== Selected text ==
• • • • •
Some Movie! - Charlotte’s Web
I wasn’t going to post on this film, but after Cliff shared the tragedy of taking his family to see Happy Feet, I thought I would review another Hollywood “family” feature, one that is truly a entertaining, family film.
First, forget Leonardo DiCaprio, Forest Whitaker, Will Smith, or any of the other names being mentioned for Best Actor in next year’s Oscar race. The award goes, hands down, to the pigs that played Wilbur in Charlotte’s Web. Especially the one who won “the award”. With one look of his big, black eyes, he made me smile and cry more than any human actor did this entire year.
If you are not familiar with the story of Charlotte’s Web, it is a classic children’s book by E.B. White about a girl who saves the runt of a pig litter, who she names Wilbur, to raise as her own. She is forced to give Wilbur away when her farmer parents become concerned about her attachment to him. He is slated to become Christmas dinner for her extended family, but through the wit of Charlotte A. Cavatica, the web-spinning spider extraordinaire, he is offered a chance to escape the smokehouse that is his destiny.
This was one of my favourite books/movies as a child, and for American children (if they are lucky), this story is the first introduction to the cycle of life and death - not the glossed-over circle-of-life Disneyfied version the last generation of children is familiar with, but an honest, true, and age appropriate introduction to the realities of life, death, and farming, told through the stories of the goose who sits on her eggs, only to have one not hatch and have the rest sold as gooslings, the horse who provides back-breaking labour to the Zuckerman family, and the cows who barely realize that they may too someday grace a family’s dinner table.
I had some reservations about watching the movie because how do you remake a classic animated film based on one of the greatest children’s books of all time? Especially using live actors? And, what is the point of doing so? Well, I don’t know what the point is, but this is a remake worth watching.
One would assume two hours of live action/animated cows, sheep, pigs, horses, crows, etc. would be annoying, but the animation team did a great job of making the animals engaging, entertaining, and just the right amount of cute. In fact, the only annoying animal was Charlotte the spider – anthropomorphizing her by giving her large, cute brown eyes was an easy way to make her more palatable to audience members who may not like spiders, but this was easily overlooked by looking at some of her other sets of normal eyes. The animation was great, and in some scenes, such as the flight of Charlotte’s children when they are born, almost magical. The scenes of Charlotte spinning her web were fascinating, and I am still wondering if they were done with animation or CGI. I kept trying to compare the film to the original, but was unable to do so because this film stands alone as a good film.
• • • • •
== Provided material ==
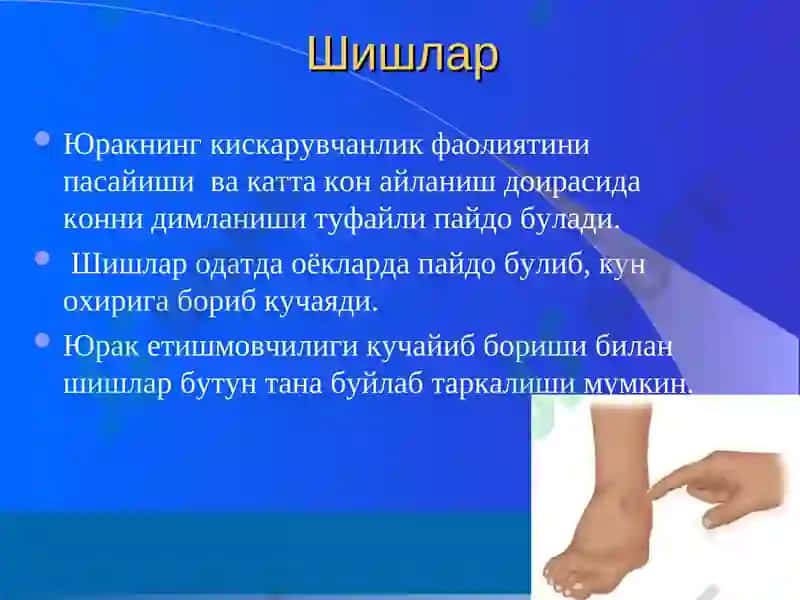 Шишлар

Юракнинг кискарувчанлик фаолиятини пасайиши ва катта кон айланиш доирасида конни димланиши туфайли пайдо булади.

Шишлар одатда оёкларда пайдо булиб, кун охирига бориб кучаяди.

Юрак етишмовчилиги кучайиб бориши билан шишлар бутун тана буйлаб таркалиши мумкин.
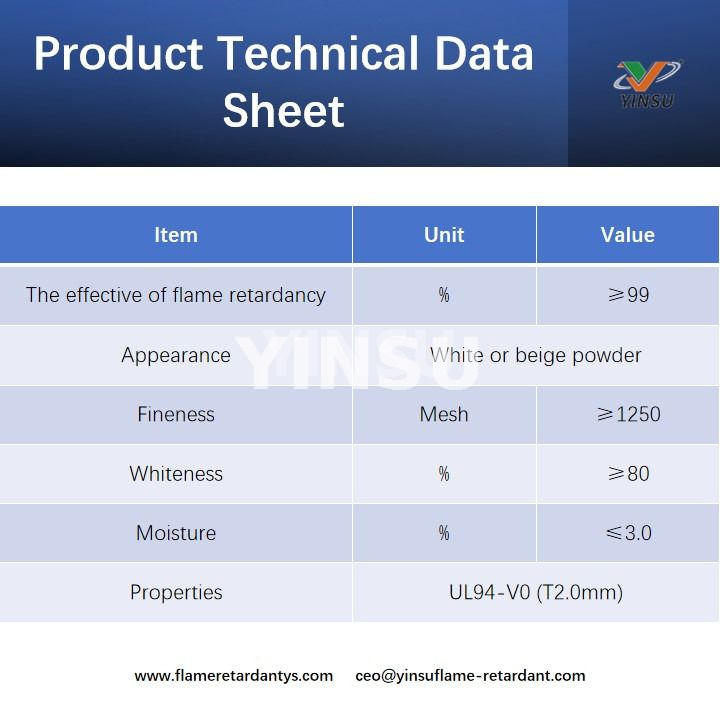 Product Technical Data Sheet

YINSU

| Item | Unit | Value |
|---|---|---|
| The effective of flame retardancy | % | ≥99 |
| Appearance | White or beige powder | |
| Fineness | Mesh | ≥1250 |
| Whiteness | % | ≥80 |
| Moisture | % | ≤3.0 |
| Properties | UL94-V0 (T2.0mm) | |

YINSU

www.flameretardantys.com ceo@yinsuflame-retardant.com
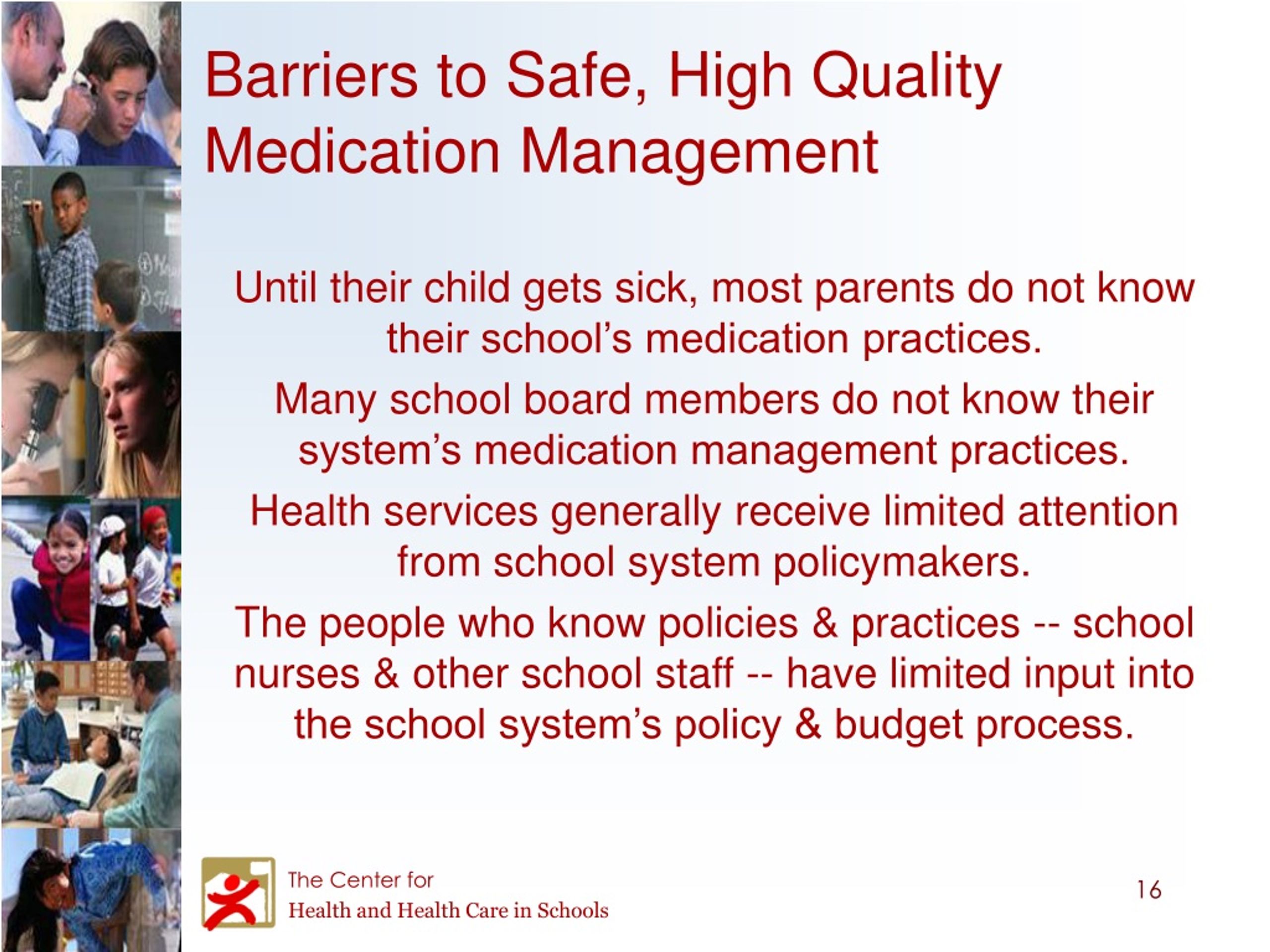 Barriers to Safe, High Quality Medication Management

Until their child gets sick, most parents do not know their school's medication practices.

Many school board members do not know their system's medication management practices.

Health services generally receive limited attention from school system policymakers.

The people who know policies & practices -- school nurses & other school staff -- have limited input into the school system's policy & budget process.

The Center for
Health and Health Care in Schools

16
• • • • •
Update the passage of the Charlotte's Web review that begins with "If you are not" and ends with "is his destiny." by putting "slaughterhouse" in place of "smokehouse", then write out the revised passage.

== Answer space ==
If you are not familiar with the story of Charlotte’s Web, it is a classic children’s book by E.B. White about a girl who saves the runt of a pig litter, who she names Wilbur, to raise as her own. She is forced to give Wilbur away when her farmer parents become concerned about her attachment to him. He is slated to become Christmas dinner for her extended family, but through the wit of Charlotte A. Cavatica, the web-spinning spider extraordinaire, he is offered a chance to escape the slaughterhouse that is his destiny.